The North American and European cells closed ahead of schedule, with company-size balance achieved across large pharma, mid-size pharma, small biotech, and emerging biotech without any recontact or replacement required. The modality spread — across seven oncology treatment types — was achieved within the target completes rather than requiring oversampling and pruning.
The APAC cells, historically the hardest to field in specialist B2B healthcare, closed at ten completes across five markets. Japan, Korea, Australia, China, and South East Asia were all represented. Every APAC respondent was VP or Director level. Every one had an active oncology programme and current external model service usage.
Data cleaning identified no respondents for removal. The dataset went to analysis intact.
"We've run a lot of specialist B2B panels. This is the first time we've received 50 completes and not had to remove a single one in cleaning. That's not a small thing — it changes the whole project economics when you don't have to refield."
Senior Project Manager
The total programme cost was approximately $10,000 against 50 verified completes — $200 per complete. Against the counterfactual of a commodity panel at lower CPI followed by a partial refield, the delivered cost per usable complete was lower, not higher.
The Structural Difference
The difference between this programme and a standard panel delivery is not incremental. It is a function of how respondents are sourced.
Panel vendors price against their database. When a brief falls within their coverage — broad professional categories, common specialisms, established geographies — the model works and the CPI reflects genuine supply. When a brief falls outside that coverage, the vendor has two options: decline, or quote the standard CPI and hope the screening catches enough qualifying respondents in the field. The second option produces soft completes, failed cells, and refields.
Woozle prices against the actual cost of recruitment for the audience specified. Every respondent is sourced directly — via LinkedIn, professional networks, and the Woozle pharma and biotech expert community — and verified against the qualifying criteria before the survey link is issued. There is no database pull. There is no assumption that the population is larger or easier to reach than it is. The CPI reflects the work.

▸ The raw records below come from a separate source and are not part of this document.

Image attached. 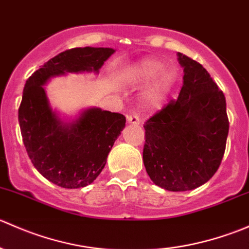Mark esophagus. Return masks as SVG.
Here are the masks:
<instances>
[{
    "instance_id": "esophagus-1",
    "label": "esophagus",
    "mask_w": 249,
    "mask_h": 249,
    "mask_svg": "<svg viewBox=\"0 0 249 249\" xmlns=\"http://www.w3.org/2000/svg\"><path fill=\"white\" fill-rule=\"evenodd\" d=\"M127 123H129V124L139 125L140 123H141L140 115L139 114H130V115H127Z\"/></svg>"
}]
</instances>
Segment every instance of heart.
Instances as JSON below:
<instances>
[{
  "label": "heart",
  "mask_w": 249,
  "mask_h": 249,
  "mask_svg": "<svg viewBox=\"0 0 249 249\" xmlns=\"http://www.w3.org/2000/svg\"><path fill=\"white\" fill-rule=\"evenodd\" d=\"M155 57L141 60L130 70V77L135 82H147L153 79L143 91V101L148 107L158 108L164 104L176 80V71Z\"/></svg>",
  "instance_id": "1"
}]
</instances>
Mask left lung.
Segmentation results:
<instances>
[{"mask_svg":"<svg viewBox=\"0 0 249 249\" xmlns=\"http://www.w3.org/2000/svg\"><path fill=\"white\" fill-rule=\"evenodd\" d=\"M183 87L177 100L145 122L143 162L154 184L187 192L217 172L225 152L227 102L202 65L178 53Z\"/></svg>","mask_w":249,"mask_h":249,"instance_id":"8db88e82","label":"left lung"}]
</instances>
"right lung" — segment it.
<instances>
[{"mask_svg":"<svg viewBox=\"0 0 249 249\" xmlns=\"http://www.w3.org/2000/svg\"><path fill=\"white\" fill-rule=\"evenodd\" d=\"M114 52L92 47L65 50L25 83L18 115L22 142L37 171L61 188L77 189L96 179L126 119L120 113L91 107L73 122H64L50 107L43 85L69 72L97 73Z\"/></svg>","mask_w":249,"mask_h":249,"instance_id":"obj_1","label":"right lung"}]
</instances>
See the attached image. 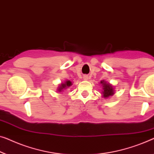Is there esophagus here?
Returning <instances> with one entry per match:
<instances>
[{"instance_id":"esophagus-1","label":"esophagus","mask_w":154,"mask_h":154,"mask_svg":"<svg viewBox=\"0 0 154 154\" xmlns=\"http://www.w3.org/2000/svg\"><path fill=\"white\" fill-rule=\"evenodd\" d=\"M88 79H89V77H88V75H84V77H83V79L84 80H85V81H86V80H88Z\"/></svg>"}]
</instances>
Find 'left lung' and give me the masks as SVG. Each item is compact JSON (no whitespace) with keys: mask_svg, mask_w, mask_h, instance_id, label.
I'll return each mask as SVG.
<instances>
[{"mask_svg":"<svg viewBox=\"0 0 154 154\" xmlns=\"http://www.w3.org/2000/svg\"><path fill=\"white\" fill-rule=\"evenodd\" d=\"M100 84L102 86V97L107 99V98H111L115 94V87L111 84L108 83L104 79L100 82Z\"/></svg>","mask_w":154,"mask_h":154,"instance_id":"left-lung-1","label":"left lung"}]
</instances>
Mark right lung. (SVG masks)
Wrapping results in <instances>:
<instances>
[{
  "label": "right lung",
  "instance_id": "obj_1",
  "mask_svg": "<svg viewBox=\"0 0 154 154\" xmlns=\"http://www.w3.org/2000/svg\"><path fill=\"white\" fill-rule=\"evenodd\" d=\"M72 85V82L70 81V80H66L63 83V82H61L60 84H59V86L57 87V90L59 93H63V92L66 91V89L69 88Z\"/></svg>",
  "mask_w": 154,
  "mask_h": 154
}]
</instances>
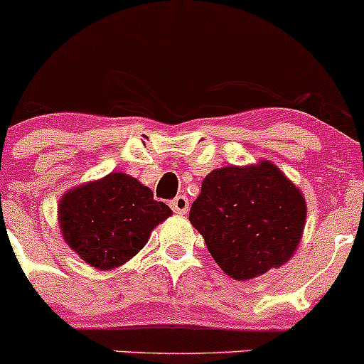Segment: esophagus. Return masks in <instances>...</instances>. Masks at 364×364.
Wrapping results in <instances>:
<instances>
[{
  "label": "esophagus",
  "mask_w": 364,
  "mask_h": 364,
  "mask_svg": "<svg viewBox=\"0 0 364 364\" xmlns=\"http://www.w3.org/2000/svg\"><path fill=\"white\" fill-rule=\"evenodd\" d=\"M171 208H172V210H174V213H179V215L186 213V211H188V208H190L188 197H186V196H178L171 203Z\"/></svg>",
  "instance_id": "1"
}]
</instances>
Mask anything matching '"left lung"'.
I'll return each mask as SVG.
<instances>
[{
  "label": "left lung",
  "instance_id": "8db88e82",
  "mask_svg": "<svg viewBox=\"0 0 364 364\" xmlns=\"http://www.w3.org/2000/svg\"><path fill=\"white\" fill-rule=\"evenodd\" d=\"M190 222L218 267L247 281L294 256L304 231L306 199L272 161L231 165L204 178Z\"/></svg>",
  "mask_w": 364,
  "mask_h": 364
}]
</instances>
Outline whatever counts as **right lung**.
Returning <instances> with one entry per match:
<instances>
[{"label": "right lung", "mask_w": 364, "mask_h": 364, "mask_svg": "<svg viewBox=\"0 0 364 364\" xmlns=\"http://www.w3.org/2000/svg\"><path fill=\"white\" fill-rule=\"evenodd\" d=\"M171 215L167 204L154 200L153 190L122 172L70 188L58 204L65 243L100 270L132 259Z\"/></svg>", "instance_id": "right-lung-1"}]
</instances>
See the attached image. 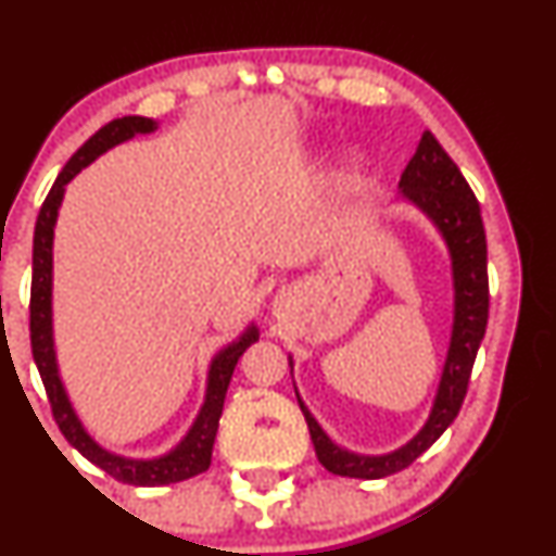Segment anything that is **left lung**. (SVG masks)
I'll return each instance as SVG.
<instances>
[{
  "instance_id": "left-lung-1",
  "label": "left lung",
  "mask_w": 556,
  "mask_h": 556,
  "mask_svg": "<svg viewBox=\"0 0 556 556\" xmlns=\"http://www.w3.org/2000/svg\"><path fill=\"white\" fill-rule=\"evenodd\" d=\"M400 190L413 201L433 225L439 227L452 256V277H455V324H452L450 353H446L444 374L439 381L433 410L416 439L389 455H353L337 446L308 407L300 402L316 457L329 473L348 478H384L400 473L413 460H418L429 446L446 431V426L460 413L465 392H468L470 371L476 353L486 334L489 321V274H486V232H483L481 206L473 190L450 154L439 146L429 130L420 136V143L400 177Z\"/></svg>"
}]
</instances>
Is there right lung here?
I'll use <instances>...</instances> for the list:
<instances>
[{
	"label": "right lung",
	"mask_w": 556,
	"mask_h": 556,
	"mask_svg": "<svg viewBox=\"0 0 556 556\" xmlns=\"http://www.w3.org/2000/svg\"><path fill=\"white\" fill-rule=\"evenodd\" d=\"M154 130L156 123L149 117L112 119L110 125H104L99 132H93V136L70 156L65 169L60 172L52 190H49L41 212H38L34 232V279H30V350H34V361L38 366V374H41L43 389H47V397L49 405H52V416L56 420V426H60V431L65 433L67 442L73 444L86 460L99 465L101 470H106V473L117 478V481L132 483V486H167V483L188 481V478L208 470L229 379H232L235 366H238L240 355L245 353L248 344L258 340V329L251 327L240 340L227 344V348L216 355L212 361V368H208L206 402H203L201 413H198L193 429H190L188 437L164 457H154V460H127V457L112 455V452L101 450V446L88 437L86 429H83L73 405H70L60 371H56L52 337V240L56 212H60L62 195H65V185L73 180L83 167H88L96 156L110 151L112 146L123 143V140L138 136V132Z\"/></svg>",
	"instance_id": "obj_1"
}]
</instances>
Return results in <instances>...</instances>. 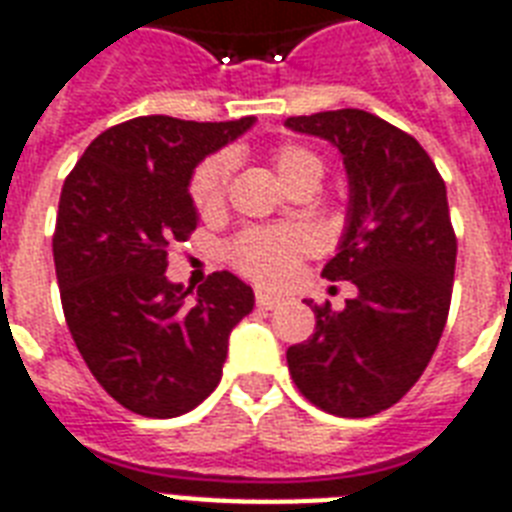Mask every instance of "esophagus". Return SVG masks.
<instances>
[{
    "label": "esophagus",
    "instance_id": "esophagus-1",
    "mask_svg": "<svg viewBox=\"0 0 512 512\" xmlns=\"http://www.w3.org/2000/svg\"><path fill=\"white\" fill-rule=\"evenodd\" d=\"M281 297L268 295V292H257V305L263 308V311H273V308H279Z\"/></svg>",
    "mask_w": 512,
    "mask_h": 512
}]
</instances>
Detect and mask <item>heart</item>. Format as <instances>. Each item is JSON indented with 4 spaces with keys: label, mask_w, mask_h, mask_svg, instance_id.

For broad B2B healthcare audiences, the gap between panel and Woozle pricing is narrow. For VP-level preclinical oncology R&D leaders with active programmes and vendor-selection authority, it is not. The choice is not between an expensive option and an affordable one. It is between a programme that delivers the audience specified and one that approximates it.
"You can price a panel low or you can price it right. On a brief like this, low and right are not the same number."
Research Director
Looking Ahead
The consultant has since briefed Woozle on two additional specialist B2B healthcare programmes — one assessing the diagnostics procurement market, one covering medical affairs leadership in rare disease. Both shared the same structural challenge as the preclinical oncology study: a small, senior, hard-to-reach audience that standard panels struggle to field at spec.
The working model is consistent across both programmes. Woozle handles recruitment and verification. The consultant retains scripting, hosting, and analysis. The division of labour plays to both parties' strengths.
"The projects where we come to Woozle are the ones where we know the panel route is going to cause problems. It's become a reliable answer to a specific question: where do you go when the audience is too senior and too narrow for a standard panel to field cleanly?"